▶
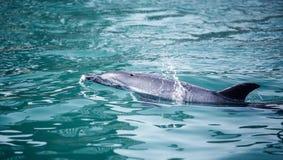 Δελφίνι Bottlenose Στοκ εικόνα με δικαίωμα ελεύθερης χρήσης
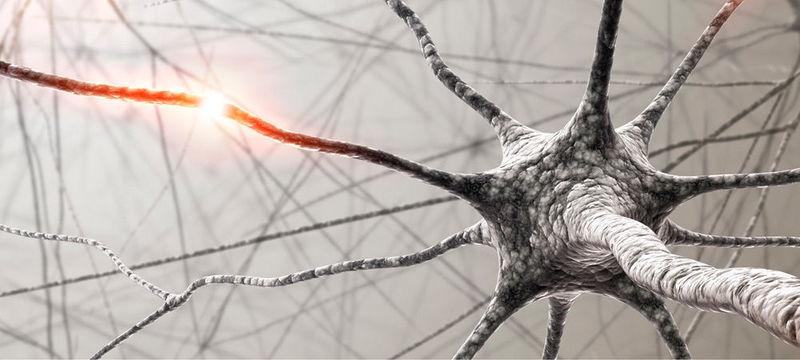 Las neuronas no se regeneran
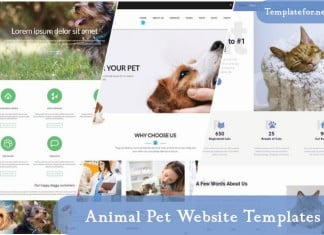 Animal Pet Website Templates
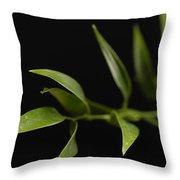 A Italian Ruscus Ruscus Aculeatus Throw Pillow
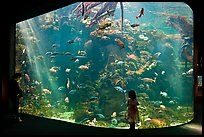 Girl looks at Northern California Aquarium, California Academy of Sciences. San Francisco, California, USA<p>terragalleria.com is not affiliated with the California Academy of Sciences</p> (color)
◀
▶ [GOAL OF THE EXERCISE]
Word-for-word output of the material above is needed, with the pictures left out.

▶ [OUTPUT FOR THIS EXERCISE]
 Δελφίνι Bottlenose Στοκ εικόνα με δικαίωμα ελεύθερης χρήσης
 Las neuronas no se regeneran
 Animal Pet Website Templates
 A Italian Ruscus Ruscus Aculeatus Throw Pillow
 Girl looks at Northern California Aquarium, California Academy of Sciences. San Francisco, California, USA<p>terragalleria.com is not affiliated with the California Academy of Sciences</p> (color)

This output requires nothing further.